Mohler fails the DUH test again

On his post about the Waynesville Church pastor who basically kicked out Kerry voters, Mohler draws on the Church in Nazi Germany as an example of allowing nationalistic persuasions to align themselves “theologically” with the Nazis. Of course, Mohler is clueless about how that seems to better fit the Religious Right’s enthusuiastic support of Bush’s Iraq debacle. I’ll ahve more to say on this later, but I wanted to point it out:

Crosswalk.com – Albert Mohler’s Weblog

Honesty compels me to state that I could foresee a political context in which such a decision, made in extremis, could well be both justifiable and necessary. The church has faced this before. In the context of Nazi Germany, it was an unavoidable issue. Writing to Christians in France, Karl Barth lamented the sin of the German Christians who allowed the Nazi Party to assume power (through democratic elections, we should be reminded).

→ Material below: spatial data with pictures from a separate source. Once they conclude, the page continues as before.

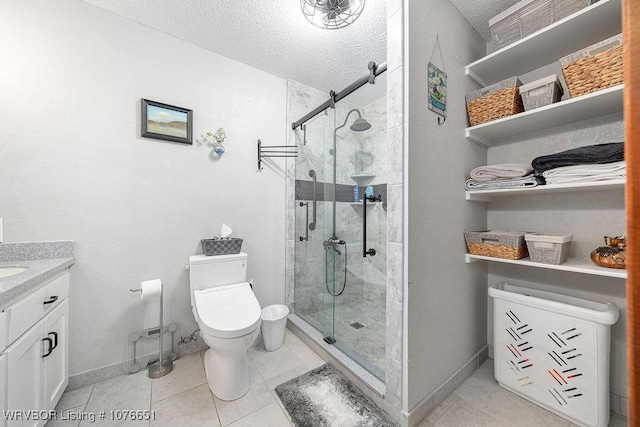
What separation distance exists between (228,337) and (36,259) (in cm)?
126

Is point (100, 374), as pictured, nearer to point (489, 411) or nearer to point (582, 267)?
point (489, 411)

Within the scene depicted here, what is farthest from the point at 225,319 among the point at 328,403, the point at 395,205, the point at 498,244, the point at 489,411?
the point at 498,244

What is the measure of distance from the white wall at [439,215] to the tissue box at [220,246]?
4.36 ft

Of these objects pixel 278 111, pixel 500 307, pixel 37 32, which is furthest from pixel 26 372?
pixel 500 307

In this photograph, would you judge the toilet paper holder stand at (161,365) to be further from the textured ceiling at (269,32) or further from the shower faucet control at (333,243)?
the textured ceiling at (269,32)

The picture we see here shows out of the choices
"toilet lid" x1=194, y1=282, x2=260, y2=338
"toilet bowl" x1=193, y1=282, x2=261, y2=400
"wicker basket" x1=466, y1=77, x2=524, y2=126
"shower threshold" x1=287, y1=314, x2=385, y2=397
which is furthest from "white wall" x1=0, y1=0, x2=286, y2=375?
"wicker basket" x1=466, y1=77, x2=524, y2=126

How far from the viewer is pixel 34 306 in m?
1.04

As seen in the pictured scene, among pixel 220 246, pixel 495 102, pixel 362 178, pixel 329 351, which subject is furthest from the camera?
pixel 362 178

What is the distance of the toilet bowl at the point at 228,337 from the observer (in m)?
1.35

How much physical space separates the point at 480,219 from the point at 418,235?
0.82 metres

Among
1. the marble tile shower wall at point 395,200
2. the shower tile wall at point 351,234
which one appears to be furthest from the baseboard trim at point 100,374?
the marble tile shower wall at point 395,200

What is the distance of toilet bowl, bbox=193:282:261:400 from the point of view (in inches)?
53.2

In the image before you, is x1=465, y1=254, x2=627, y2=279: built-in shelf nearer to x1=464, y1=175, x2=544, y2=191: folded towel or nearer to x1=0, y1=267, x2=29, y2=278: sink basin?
x1=464, y1=175, x2=544, y2=191: folded towel

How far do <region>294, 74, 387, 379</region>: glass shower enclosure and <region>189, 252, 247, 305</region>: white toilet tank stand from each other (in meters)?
0.68
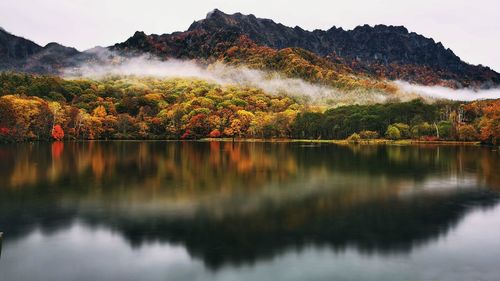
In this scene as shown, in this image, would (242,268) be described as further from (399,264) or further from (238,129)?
(238,129)

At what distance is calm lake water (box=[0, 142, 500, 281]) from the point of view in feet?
44.8

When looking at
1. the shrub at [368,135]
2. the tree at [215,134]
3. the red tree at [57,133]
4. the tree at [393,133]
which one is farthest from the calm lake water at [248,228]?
the tree at [215,134]

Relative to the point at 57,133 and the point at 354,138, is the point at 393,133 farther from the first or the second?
the point at 57,133

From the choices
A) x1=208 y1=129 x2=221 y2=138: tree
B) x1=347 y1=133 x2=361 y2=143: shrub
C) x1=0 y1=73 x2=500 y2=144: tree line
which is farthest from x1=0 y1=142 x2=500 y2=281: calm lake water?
x1=208 y1=129 x2=221 y2=138: tree

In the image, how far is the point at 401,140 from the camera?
332 ft

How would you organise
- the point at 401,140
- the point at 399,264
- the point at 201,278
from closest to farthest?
the point at 201,278 → the point at 399,264 → the point at 401,140

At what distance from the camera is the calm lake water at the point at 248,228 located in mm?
13664

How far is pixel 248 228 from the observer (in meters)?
18.1

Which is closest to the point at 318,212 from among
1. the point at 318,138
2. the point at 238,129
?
the point at 318,138

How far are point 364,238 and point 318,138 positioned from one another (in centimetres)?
9800

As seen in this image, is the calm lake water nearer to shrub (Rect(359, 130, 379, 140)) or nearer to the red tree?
shrub (Rect(359, 130, 379, 140))

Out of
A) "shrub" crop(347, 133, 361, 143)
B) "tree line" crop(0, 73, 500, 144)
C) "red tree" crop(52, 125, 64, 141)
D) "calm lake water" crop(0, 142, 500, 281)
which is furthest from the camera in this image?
"red tree" crop(52, 125, 64, 141)

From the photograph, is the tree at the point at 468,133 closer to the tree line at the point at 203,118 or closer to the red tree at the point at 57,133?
the tree line at the point at 203,118

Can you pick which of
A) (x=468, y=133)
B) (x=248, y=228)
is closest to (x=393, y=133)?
(x=468, y=133)
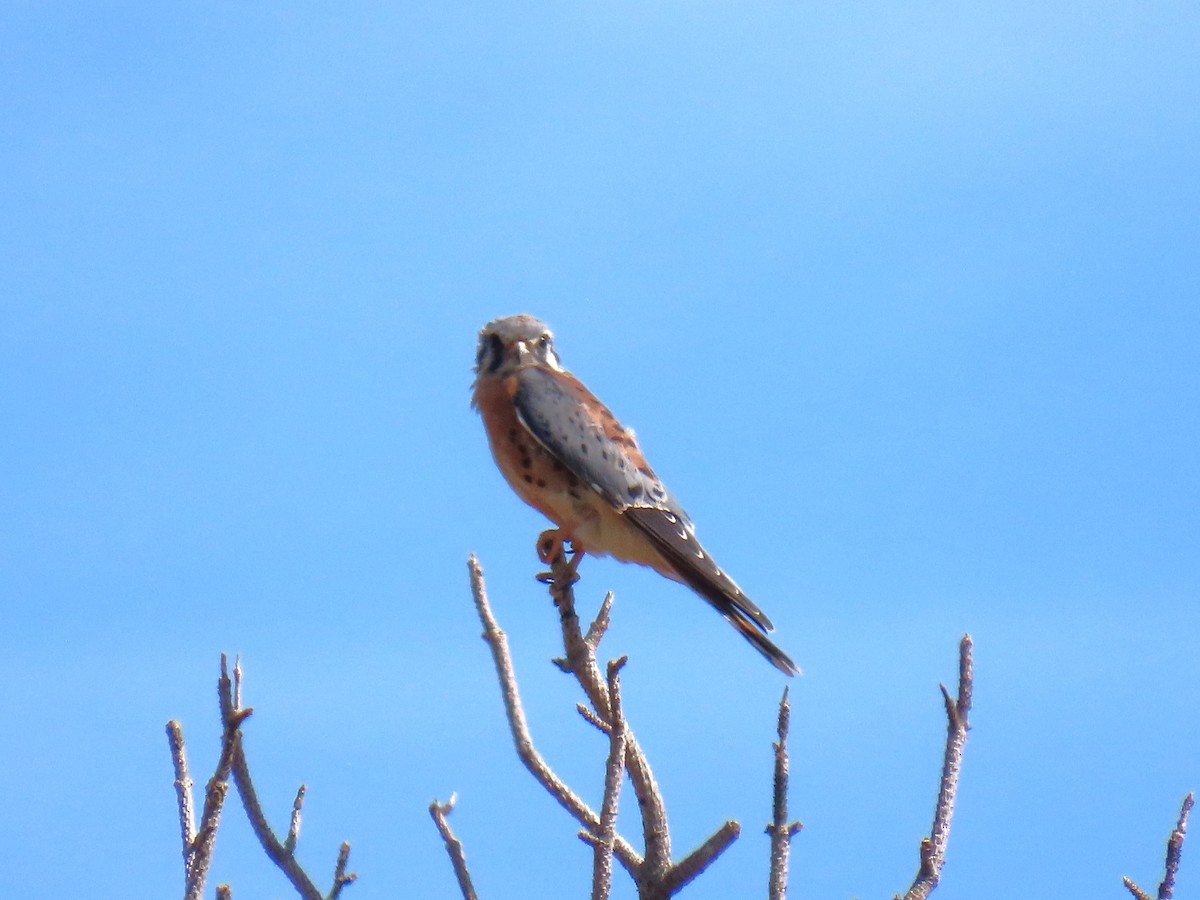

Looking back to the political passivity of the German church, Barth reflected: “At the time and in Germany it implied a retreat of Christianity from responsibility in ecclesiastical and political spheres to the inner sphere of a religious attitude which, in order to maintain itself, no longer concerned itself with, or at least was not willing to fight and suffer for, the right form of the Church, let alone that of the State.”

The utter blindness required to call upon this example and “omit” the issue of war in our country, is amazingly clueless.